[Source data]

Content starts

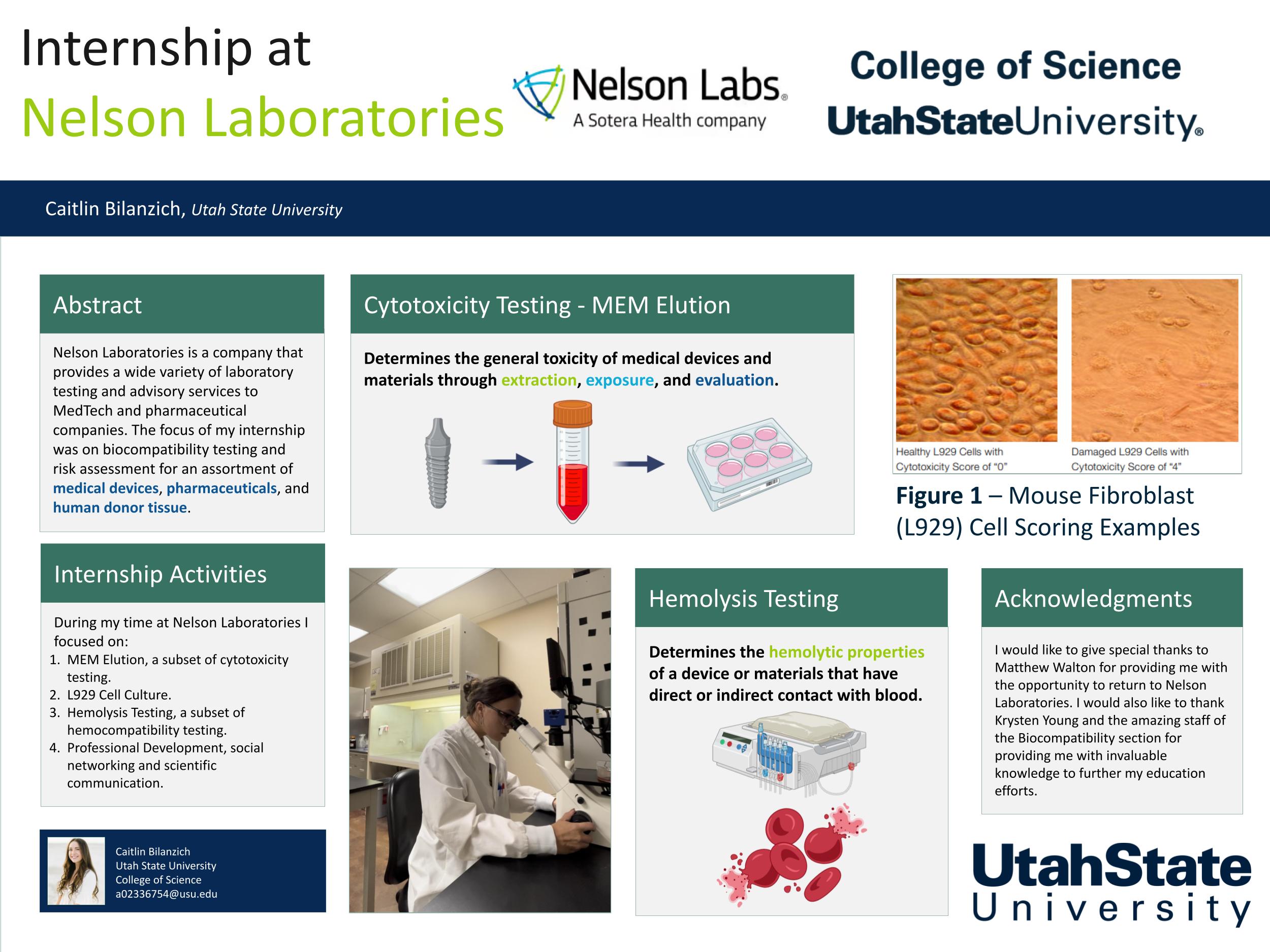 Internship at
Nelson Laboratories

Nelson Labs®
A Sotera Health company

College of Science
UtahStateUniversity®

Caitlin Bilanzich, Utah State University

Abstract

Nelson Laboratories is a company that provides a wide variety of laboratory testing and advisory services to MedTech and pharmaceutical companies. The focus of my internship was on biocompatibility testing and risk assessment for an assortment of medical devices, pharmaceuticals, and human donor tissue.

Internship Activities

During my time at Nelson Laboratories I focused on:
1. MEM Elution, a subset of cytotoxicity testing.
2. L929 Cell Culture.
3. Hemolysis Testing, a subset of hemocompatibility testing.
4. Professional Development, social networking and scientific communication.

Caitlin Bilanzich
Utah State University
College of Science
a02336754@usu.edu

Cytotoxicity Testing - MEM Elution

Determines the general toxicity of medical devices and materials through extraction, exposure, and evaluation.

Healthy L929 Cells with Cytotoxicity Score of "0"

Damaged L929 Cells with Cytotoxicity Score of "4"

Figure 1 – Mouse Fibroblast (L929) Cell Scoring Examples

Hemolysis Testing

Determines the hemolytic properties of a device or materials that have direct or indirect contact with blood.

Acknowledgments

I would like to give special thanks to Matthew Walton for providing me with the opportunity to return to Nelson Laboratories. I would also like to thank Krysten Young and the amazing staff of the Biocompatibility section for providing me with invaluable knowledge to further my education efforts.

UtahState
University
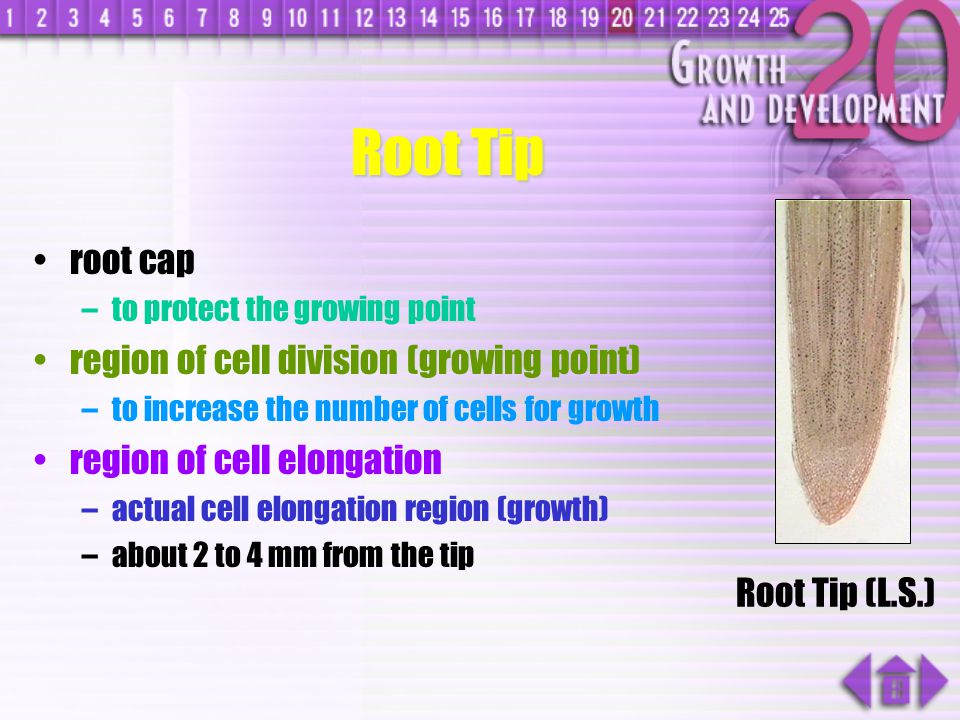 1 2 3 4 5 6 7 8 9 10 11 12 13 14 15 16 17 18 19 20 21 22 23 24 25

GROWTH AND DEVELOPMENT 20

Root Tip

• root cap
– to protect the growing point
• region of cell division (growing point)
– to increase the number of cells for growth
• region of cell elongation
– actual cell elongation region (growth)
– about 2 to 4 mm from the tip

Root Tip (L.S.)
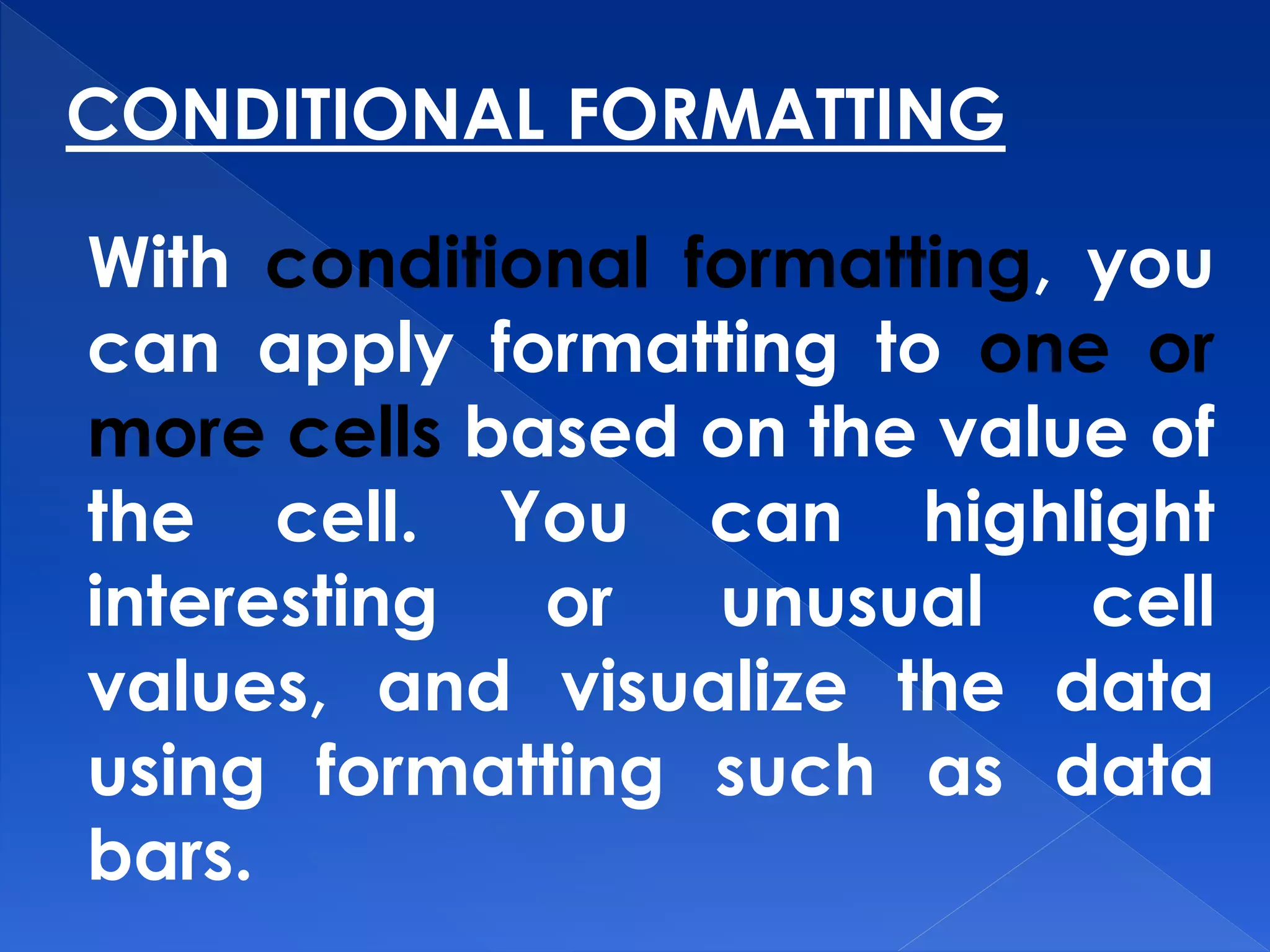 CONDITIONAL FORMATTING

With conditional formatting, you can apply formatting to one or more cells based on the value of the cell. You can highlight interesting or unusual cell values, and visualize the data using formatting such as data bars.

Content ends

• **Exercise**:
Within the data above, filter for lines containing the word "company" and copy each one.

• **Expected answer**:
A Sotera Health company
Nelson Laboratories is a company that provides a wide variety of laboratory testing and advisory services to MedTech and pharmaceutical companies. The focus of my internship was on biocompatibility testing and risk assessment for an assortment of medical devices, pharmaceuticals, and human donor tissue.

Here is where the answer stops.